## [SOURCE PASSAGE]
Background

Obesity has become an important public health concern worldwide, and abdominal obesity, which involves fat accumulation in the abdomen, is recognized as an independent risk factor for obesity-related diseases and death [1]. In China, obesity has become a major risk factor for the increased prevalence of cardiovascular diseases [2]. In the present study, waist circumference (WC) was used as an index to assess abdominal obesity in middle-aged men, and the correlation between WC and the atherogenic index of plasma (AIP) was evaluated to provide evidence for the development of a preventive and control strategy for atherosclerosis and cardiovascular diseases in community populations.

## [EXERCISE REQUIREMENTS]
(1) Set down the background passage word for word, taking everything from "Obesity has become an" down to "in community populations.".
(2) According to the background passage, why did the study evaluate the correlation between waist circumference and the atherogenic index of plasma? Answer in one to three sentences.
(3) State whether each statement agrees with the background passage, and support each answer with the passage's exact deciding words: (a) Abdominal obesity is described as a risk factor only in combination with other factors. (b) The study used waist circumference to assess abdominal obesity in middle-aged men. (c) In China, obesity is described as a major risk factor for the increased prevalence of cardiovascular diseases.
These records have no connection to the background passage.

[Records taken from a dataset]
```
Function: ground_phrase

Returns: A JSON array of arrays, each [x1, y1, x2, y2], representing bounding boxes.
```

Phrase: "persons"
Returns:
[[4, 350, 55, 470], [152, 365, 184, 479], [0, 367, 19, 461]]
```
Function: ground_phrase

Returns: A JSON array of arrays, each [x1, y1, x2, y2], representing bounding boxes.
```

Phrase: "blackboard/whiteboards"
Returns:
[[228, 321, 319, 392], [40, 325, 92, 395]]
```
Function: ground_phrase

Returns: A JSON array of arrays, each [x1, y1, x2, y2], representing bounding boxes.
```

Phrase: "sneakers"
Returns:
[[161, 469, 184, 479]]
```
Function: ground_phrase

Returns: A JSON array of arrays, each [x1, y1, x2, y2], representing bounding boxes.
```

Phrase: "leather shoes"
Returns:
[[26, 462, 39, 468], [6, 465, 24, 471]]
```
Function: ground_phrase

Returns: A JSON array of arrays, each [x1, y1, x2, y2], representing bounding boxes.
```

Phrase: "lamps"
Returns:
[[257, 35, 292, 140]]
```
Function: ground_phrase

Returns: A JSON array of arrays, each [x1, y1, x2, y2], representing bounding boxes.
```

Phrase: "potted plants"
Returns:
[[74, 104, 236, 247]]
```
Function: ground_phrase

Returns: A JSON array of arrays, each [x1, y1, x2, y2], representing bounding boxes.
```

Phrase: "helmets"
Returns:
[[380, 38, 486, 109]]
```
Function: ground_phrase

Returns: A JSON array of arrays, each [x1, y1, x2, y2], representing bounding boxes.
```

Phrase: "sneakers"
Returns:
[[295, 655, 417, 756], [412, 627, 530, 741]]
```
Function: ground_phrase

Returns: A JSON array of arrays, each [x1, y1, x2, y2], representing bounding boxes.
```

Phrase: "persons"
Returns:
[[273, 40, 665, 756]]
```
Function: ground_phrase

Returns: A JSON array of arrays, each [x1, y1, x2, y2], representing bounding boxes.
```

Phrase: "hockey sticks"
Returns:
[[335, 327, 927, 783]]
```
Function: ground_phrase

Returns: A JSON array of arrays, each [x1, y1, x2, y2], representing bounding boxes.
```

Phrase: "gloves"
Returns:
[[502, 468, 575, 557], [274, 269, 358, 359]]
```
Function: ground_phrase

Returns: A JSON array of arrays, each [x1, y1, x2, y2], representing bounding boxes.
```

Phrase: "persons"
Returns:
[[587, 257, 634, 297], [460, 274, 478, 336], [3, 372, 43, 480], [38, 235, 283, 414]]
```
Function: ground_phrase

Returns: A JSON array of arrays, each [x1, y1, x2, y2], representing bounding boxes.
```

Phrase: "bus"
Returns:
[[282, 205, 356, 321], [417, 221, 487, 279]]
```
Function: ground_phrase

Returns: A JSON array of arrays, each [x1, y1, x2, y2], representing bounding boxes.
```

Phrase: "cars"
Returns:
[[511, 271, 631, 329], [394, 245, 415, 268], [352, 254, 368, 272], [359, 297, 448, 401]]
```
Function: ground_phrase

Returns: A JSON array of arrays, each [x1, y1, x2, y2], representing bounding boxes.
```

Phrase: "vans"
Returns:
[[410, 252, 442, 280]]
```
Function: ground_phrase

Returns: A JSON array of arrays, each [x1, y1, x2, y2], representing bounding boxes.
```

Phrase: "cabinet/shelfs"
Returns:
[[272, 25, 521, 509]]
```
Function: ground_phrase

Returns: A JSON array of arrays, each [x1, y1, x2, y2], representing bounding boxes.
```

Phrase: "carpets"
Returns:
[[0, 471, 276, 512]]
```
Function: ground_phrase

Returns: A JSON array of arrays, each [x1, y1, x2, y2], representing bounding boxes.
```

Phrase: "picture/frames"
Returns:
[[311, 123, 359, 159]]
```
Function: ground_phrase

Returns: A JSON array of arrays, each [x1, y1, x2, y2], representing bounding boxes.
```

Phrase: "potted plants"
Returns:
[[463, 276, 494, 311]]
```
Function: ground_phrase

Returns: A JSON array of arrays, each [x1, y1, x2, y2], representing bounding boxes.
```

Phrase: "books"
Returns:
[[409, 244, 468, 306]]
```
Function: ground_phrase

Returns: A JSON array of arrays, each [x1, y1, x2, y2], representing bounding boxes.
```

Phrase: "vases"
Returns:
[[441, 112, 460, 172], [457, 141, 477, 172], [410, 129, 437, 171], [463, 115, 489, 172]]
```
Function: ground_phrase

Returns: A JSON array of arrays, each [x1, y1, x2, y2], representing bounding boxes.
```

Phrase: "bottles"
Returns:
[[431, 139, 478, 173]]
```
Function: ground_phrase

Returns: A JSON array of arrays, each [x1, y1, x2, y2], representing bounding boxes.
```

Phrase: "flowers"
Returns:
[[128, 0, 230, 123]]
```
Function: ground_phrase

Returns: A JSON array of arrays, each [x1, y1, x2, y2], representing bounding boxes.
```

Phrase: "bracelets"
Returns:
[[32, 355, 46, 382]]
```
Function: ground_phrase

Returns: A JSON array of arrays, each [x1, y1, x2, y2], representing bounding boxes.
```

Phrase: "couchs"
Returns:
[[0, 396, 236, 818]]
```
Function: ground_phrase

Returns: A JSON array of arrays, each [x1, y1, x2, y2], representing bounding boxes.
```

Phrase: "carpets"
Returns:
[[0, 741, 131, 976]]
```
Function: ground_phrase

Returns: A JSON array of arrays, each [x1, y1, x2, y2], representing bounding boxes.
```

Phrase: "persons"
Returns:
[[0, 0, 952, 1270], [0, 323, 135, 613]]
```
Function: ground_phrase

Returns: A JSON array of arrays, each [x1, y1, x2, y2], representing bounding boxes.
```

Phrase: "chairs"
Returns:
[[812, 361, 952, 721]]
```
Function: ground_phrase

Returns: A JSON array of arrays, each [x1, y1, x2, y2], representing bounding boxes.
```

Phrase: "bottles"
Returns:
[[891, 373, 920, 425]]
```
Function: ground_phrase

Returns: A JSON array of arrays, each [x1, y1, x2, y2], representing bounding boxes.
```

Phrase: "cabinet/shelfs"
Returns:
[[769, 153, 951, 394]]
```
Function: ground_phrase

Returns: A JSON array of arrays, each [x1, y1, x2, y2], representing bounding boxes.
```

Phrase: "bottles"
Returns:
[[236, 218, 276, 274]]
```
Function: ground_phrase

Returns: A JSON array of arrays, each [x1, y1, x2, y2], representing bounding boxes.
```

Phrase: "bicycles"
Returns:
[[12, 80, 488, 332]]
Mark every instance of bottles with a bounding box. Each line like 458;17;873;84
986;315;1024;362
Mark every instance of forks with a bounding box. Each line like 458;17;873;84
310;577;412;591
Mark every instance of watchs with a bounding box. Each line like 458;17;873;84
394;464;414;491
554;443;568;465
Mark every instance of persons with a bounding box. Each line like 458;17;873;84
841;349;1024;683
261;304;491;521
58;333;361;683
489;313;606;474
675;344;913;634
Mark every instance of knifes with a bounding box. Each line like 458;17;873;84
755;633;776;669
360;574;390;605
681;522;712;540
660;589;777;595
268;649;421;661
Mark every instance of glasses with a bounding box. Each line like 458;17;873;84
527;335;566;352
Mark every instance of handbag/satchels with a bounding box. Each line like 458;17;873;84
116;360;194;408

## [SOLUTIONS BY TASK]
(1)
Obesity has become an important public health concern worldwide, and abdominal obesity, which involves fat accumulation in the abdomen, is recognized as an independent risk factor for obesity-related diseases and death [1]. In China, obesity has become a major risk factor for the increased prevalence of cardiovascular diseases [2]. In the present study, waist circumference (WC) was used as an index to assess abdominal obesity in middle-aged men, and the correlation between WC and the atherogenic index of plasma (AIP) was evaluated to provide evidence for the development of a preventive and control strategy for atherosclerosis and cardiovascular diseases in community populations.

(2) The correlation was evaluated to provide evidence for developing a preventive and control strategy for atherosclerosis and cardiovascular diseases in community populations.

(3)
(a) No: "is recognized as an independent risk factor for obesity-related diseases and death"
(b) Yes: "waist circumference (WC) was used as an index to assess abdominal obesity in middle-aged men"
(c) Yes: "In China, obesity has become a major risk factor for the increased prevalence of cardiovascular diseases"